Comment 9 for bug 1779156

Revision history for this message
Paride Legovini (paride) wrote :

Hi,

I hit this issue on Bionic, Disco and Eoan. Our (server-team) Jenkins nodes are often filled by stale LXD containers which are left there because of "fails to destroy ZFS filesystem" errors.

Some thoughts and qualitative observations:

0. This is not a corner case, I see the problem all the time.

1. There is probably more than one issue involved here, even we get similar error messages when trying to delete a container.

2. One issue is about mount namespaces: stray mounts that prevent to the container to be deleted.
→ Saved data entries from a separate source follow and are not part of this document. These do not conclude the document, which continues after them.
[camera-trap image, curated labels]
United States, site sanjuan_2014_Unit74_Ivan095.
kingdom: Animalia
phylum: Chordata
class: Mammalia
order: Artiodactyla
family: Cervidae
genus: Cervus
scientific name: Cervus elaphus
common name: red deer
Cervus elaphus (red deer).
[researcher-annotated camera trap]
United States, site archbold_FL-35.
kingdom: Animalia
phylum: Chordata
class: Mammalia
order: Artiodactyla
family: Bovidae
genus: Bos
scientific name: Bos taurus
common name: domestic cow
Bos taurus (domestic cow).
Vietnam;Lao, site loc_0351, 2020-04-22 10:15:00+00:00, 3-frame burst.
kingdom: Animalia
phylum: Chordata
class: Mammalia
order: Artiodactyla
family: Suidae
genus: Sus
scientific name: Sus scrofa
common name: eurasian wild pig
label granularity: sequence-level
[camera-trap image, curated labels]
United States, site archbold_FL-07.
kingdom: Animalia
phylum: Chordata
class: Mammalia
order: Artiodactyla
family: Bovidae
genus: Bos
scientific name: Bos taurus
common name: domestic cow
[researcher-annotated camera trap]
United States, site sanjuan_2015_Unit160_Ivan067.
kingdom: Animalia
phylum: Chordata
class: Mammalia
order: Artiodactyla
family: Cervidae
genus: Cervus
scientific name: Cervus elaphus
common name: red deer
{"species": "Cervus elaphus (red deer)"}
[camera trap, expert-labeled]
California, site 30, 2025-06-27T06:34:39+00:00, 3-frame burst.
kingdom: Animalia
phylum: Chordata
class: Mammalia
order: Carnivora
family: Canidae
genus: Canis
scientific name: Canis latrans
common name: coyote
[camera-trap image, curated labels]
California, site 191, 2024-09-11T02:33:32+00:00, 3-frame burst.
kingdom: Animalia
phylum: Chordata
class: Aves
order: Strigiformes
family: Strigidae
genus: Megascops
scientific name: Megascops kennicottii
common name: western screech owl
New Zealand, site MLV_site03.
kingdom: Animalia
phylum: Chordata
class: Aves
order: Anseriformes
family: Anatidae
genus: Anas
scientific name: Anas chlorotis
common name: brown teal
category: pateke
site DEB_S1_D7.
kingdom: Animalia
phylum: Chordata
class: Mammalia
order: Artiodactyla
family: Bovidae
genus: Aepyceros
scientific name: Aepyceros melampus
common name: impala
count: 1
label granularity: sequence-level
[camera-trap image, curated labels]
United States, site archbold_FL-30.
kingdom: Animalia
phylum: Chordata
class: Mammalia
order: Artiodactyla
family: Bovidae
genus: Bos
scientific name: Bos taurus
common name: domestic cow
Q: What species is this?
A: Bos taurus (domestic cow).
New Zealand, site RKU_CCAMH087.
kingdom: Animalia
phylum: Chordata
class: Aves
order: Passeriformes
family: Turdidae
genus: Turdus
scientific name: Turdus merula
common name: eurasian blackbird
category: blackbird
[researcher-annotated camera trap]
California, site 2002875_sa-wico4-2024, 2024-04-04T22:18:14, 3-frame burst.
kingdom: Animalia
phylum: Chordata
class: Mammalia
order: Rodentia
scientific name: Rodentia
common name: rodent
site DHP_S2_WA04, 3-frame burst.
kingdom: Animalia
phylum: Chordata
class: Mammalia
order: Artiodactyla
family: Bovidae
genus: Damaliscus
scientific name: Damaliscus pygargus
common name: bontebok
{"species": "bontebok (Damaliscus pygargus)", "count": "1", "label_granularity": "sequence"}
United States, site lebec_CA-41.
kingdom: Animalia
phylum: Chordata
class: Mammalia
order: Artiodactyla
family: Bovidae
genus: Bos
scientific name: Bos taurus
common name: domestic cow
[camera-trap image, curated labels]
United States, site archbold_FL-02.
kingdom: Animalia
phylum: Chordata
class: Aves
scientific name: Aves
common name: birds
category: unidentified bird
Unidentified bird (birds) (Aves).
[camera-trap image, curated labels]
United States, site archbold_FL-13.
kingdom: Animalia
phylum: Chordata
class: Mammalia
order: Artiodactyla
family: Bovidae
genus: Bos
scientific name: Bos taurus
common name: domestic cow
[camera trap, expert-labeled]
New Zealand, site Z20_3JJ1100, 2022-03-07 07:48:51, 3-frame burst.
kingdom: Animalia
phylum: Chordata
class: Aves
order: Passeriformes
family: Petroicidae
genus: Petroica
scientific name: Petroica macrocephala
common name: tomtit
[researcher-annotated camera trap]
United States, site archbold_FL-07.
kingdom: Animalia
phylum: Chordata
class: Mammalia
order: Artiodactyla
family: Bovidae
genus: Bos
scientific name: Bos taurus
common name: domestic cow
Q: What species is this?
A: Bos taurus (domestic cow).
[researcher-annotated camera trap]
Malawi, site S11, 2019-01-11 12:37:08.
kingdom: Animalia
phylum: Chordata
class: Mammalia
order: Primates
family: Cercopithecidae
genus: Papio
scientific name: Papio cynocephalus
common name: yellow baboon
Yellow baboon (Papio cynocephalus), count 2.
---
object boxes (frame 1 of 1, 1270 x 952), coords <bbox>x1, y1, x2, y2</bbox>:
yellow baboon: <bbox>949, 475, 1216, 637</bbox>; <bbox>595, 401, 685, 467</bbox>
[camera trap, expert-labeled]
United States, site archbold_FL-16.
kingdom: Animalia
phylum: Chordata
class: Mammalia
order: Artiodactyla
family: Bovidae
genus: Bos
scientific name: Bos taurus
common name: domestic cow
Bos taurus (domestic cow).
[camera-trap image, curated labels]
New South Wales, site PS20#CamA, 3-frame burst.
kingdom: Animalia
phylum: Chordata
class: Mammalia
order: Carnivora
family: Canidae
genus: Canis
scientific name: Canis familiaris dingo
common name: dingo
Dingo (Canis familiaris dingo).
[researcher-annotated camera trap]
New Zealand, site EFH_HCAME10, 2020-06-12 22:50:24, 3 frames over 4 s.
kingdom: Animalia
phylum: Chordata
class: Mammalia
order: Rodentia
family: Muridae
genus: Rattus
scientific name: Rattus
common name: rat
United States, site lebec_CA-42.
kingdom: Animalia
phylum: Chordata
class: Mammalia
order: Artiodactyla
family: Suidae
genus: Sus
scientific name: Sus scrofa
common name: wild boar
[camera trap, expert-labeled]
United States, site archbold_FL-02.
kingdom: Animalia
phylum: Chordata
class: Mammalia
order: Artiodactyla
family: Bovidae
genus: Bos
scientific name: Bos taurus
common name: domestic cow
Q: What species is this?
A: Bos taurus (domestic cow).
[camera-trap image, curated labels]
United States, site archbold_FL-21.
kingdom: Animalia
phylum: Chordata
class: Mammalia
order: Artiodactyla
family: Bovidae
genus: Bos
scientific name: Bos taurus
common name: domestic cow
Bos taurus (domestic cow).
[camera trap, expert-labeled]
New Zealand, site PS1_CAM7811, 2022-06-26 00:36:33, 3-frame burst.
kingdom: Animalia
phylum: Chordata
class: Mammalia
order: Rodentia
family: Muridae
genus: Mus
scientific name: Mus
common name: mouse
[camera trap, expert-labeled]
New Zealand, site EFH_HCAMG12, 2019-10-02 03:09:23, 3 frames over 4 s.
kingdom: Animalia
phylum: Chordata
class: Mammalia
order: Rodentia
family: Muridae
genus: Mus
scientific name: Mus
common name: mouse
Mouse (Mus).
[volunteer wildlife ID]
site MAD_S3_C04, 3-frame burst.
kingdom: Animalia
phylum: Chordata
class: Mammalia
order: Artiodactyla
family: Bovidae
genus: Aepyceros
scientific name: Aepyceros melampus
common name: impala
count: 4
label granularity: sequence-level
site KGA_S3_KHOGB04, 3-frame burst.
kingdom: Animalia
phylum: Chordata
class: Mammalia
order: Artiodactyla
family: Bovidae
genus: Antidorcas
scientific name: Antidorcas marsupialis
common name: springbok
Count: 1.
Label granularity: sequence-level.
This issue can be worked around by entering the namespace and unmounting. The container can then be deleted. When this happens retrying `lxd delete` doesn't help. This is described in [0]. I think the newer versions of LXD are way less prone to end up in this case.

3. In other cases `lxc delete --force` fails with the "ZFS dataset is busy" error, but the deletion succeeds if the delete is retried immediately after. In my case I don't even need to wait for a single second: the second delete in `lxc delete --force <x> ; lxc delete <x>` already works. Stopping and deleting the container as separate operations also works.

4. It has been suggested in [0] that LXD could retry the "delete" operation if it fails. stgraber wrote that LXD *already* retries the operation 20 times over 10 seconds, but the outcome is still a failure. It is not clear to me how retrying manually works, while LXD auto-retrying does not.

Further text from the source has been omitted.